If you use ssh you’re familiar with this message:
~$ ssh rich.elharo.com The authenticity of host 'rich.elharo.com (192.168.254.36)' can't be established. RSA key fingerprint is 5a:65:0f:5f:21:bb:fd:6a:5a:68:cd:62:58:5d:fb:9f. Are you sure you want to continue connecting (yes/no)?
If you’re like me, you regularly just type yes and continue without much thought:
Warning: Permanently added ‘rich.elharo.com,192.168.254.36’ (RSA) to the list of known hosts.
But is that really safe? Probably. The actual chance that a man-in-the-middle attack is being attempted is quite small. Even the FBI prefers breaking and entering to implementing a man-in-the-middle attack. Possibly the NSA might try it–I don’t know–but most of the time when I’m warned that a key has changed it’s after the server hardware has been upgraded, the operating system reinstalled, or some other major change made. However, recently I was hit with this message when connecting between two of my own machines on which nothing appeared to have changed, so I decided to be more than usually paranoid and actually verify the communication. That’s when it hit me: how do you do this? Where can you find the remote system’s key to compare it to the one you see on the client?
First a little terminology. The actual server key is a long stream of letters and numbers. Here’s one key:
AAAAB3NzaC1yc2EAAAABIwAAAIEAvVf59KxAmBqw nuiam0wzBdNWzocaFTwQCLXpPlhfA1weLcfdSjzopGP pXd1NoYKz2OAiWSKkg0nb9al1XDMPbJm54ZtG eQMXnYusyDrlJrLfmhYVmcjFayrEaeFaBacBc6dA O8AjGsXT0hA6BVruHgvN+Df5IFjX0Mq1fy0TjzM=
That’s a little too long to compare by eye. Would you notice if the 44th character in that string were changed from an i to a j? or the 109th character were changed from the digit 1 to the letter l? Instead what’s compared is a shorter hash code of the actual key. This hash code is called the fingerprint. It looks like 5a:65:0f:5f:21:bb:fd:6a:5a:68:cd:62:58:5d:fb:9f. Those are hexadecimal digits and may sometimes be represented in upper case instead. For instance, 5A:65:0F:5F:21:BB:FD:6A:5A:68:CD:62:58:5D:FB:9F. That difference is not relevant. This still isn’t exactly a legible password, but it’s a little easier to read and verify with only a tiny chance of accidental collision.
Now if you’re connecting to a public server like IBiblio then they may publish their fingerprint somewhere. Make sure you get that fingerprint using https (and not self-signed https either) and you’re good to go. (IBiblio actually gets this wrong. They only publish their keys over unencrypted and vulnerable http.) However in my case I’m connecting to my own system. How do I tell what my system’s fingerprint is so I can compare it?
First thing you have to do is login from the system that you’re verifying. You can’t do the check across the network or the potential man in the middle can still fool you. Once you’re on the system, assuming its a Unix system (including Mac OS X) you ssh to the localhost like so:
~$ ssh localhost The authenticity of host 'localhost (::1)' can't be established. RSA key fingerprint is 24:35:bb:55:6c:5f:2a:16:42:d7:b7:ba:9d:7e:d4:f6. Are you sure you want to continue connecting (yes/no)?

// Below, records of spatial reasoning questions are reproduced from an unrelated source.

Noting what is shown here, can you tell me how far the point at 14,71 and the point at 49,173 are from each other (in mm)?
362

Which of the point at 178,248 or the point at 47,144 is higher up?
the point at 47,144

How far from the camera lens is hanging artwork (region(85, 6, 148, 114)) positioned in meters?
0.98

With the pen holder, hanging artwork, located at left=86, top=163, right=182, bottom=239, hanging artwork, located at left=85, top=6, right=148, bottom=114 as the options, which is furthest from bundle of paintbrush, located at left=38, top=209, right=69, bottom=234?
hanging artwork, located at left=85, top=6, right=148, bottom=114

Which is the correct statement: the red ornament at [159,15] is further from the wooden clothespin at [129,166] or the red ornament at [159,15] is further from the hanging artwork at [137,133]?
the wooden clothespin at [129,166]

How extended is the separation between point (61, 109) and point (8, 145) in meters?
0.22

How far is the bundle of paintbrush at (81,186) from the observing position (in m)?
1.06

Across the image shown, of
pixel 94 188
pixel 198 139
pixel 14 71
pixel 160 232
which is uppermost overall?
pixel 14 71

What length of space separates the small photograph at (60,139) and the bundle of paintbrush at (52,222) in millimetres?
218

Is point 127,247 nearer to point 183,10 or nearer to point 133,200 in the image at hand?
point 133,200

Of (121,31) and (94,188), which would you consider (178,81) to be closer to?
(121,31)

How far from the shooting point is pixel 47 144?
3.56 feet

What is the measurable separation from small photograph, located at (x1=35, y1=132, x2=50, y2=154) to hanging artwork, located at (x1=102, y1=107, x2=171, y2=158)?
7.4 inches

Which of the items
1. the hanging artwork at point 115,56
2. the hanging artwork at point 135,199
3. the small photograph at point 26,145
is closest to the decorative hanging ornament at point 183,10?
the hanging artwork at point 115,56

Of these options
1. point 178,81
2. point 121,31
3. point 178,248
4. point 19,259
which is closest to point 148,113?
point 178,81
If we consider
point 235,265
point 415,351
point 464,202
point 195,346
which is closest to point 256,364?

There’s the local fingerprint. It should match what you saw when you conncted remotely. If it doesn’t, then you’ve got a problem. Alternately you can use
ssh-keygen -l -f though you’ll need to know where your system stores its public key. On Linux this is likely /etc/ssh/ssh_host_rsa_key.pub:
$ ssh-keygen -l -f /etc/ssh/ssh_host_rsa_key.pub
1024 17:8b:03:34:fc:22:96:70:16:61:ae:53:01:71:a1:70 /etc/ssh/ssh_host_rsa_key.pub
On Mac OS X 10.4 (and possibly other versions) the public key is hiding in /etc/ssh_host_rsa_key.pub instead:
$ ssh-keygen -l -f /etc/ssh_host_rsa_key.pub
1024 17:8b:03:34:fc:22:96:70:16:61:ae:53:01:71:a1:70 /etc/ssh_host_rsa_key.pub
Of course, this only works if the server itself is locally safe; that is, if the attacker is really a man in the middle and not a man on one end or the other. As previously mentioned the FBI tends to attack on one end or the other by installing keylogging hardware to collect passwords rather than by interposing themselves between two systems. However if you’ve already been compromised in that way, then you’ve got bigger problems to deal with; and ssh encryption isn’t going to fix them.
P.S. I still don’t know why my PowerBook’s SSH key changed, but after repeated verification it seems that there’s no man in the middle. My LAN connection seems secure for now.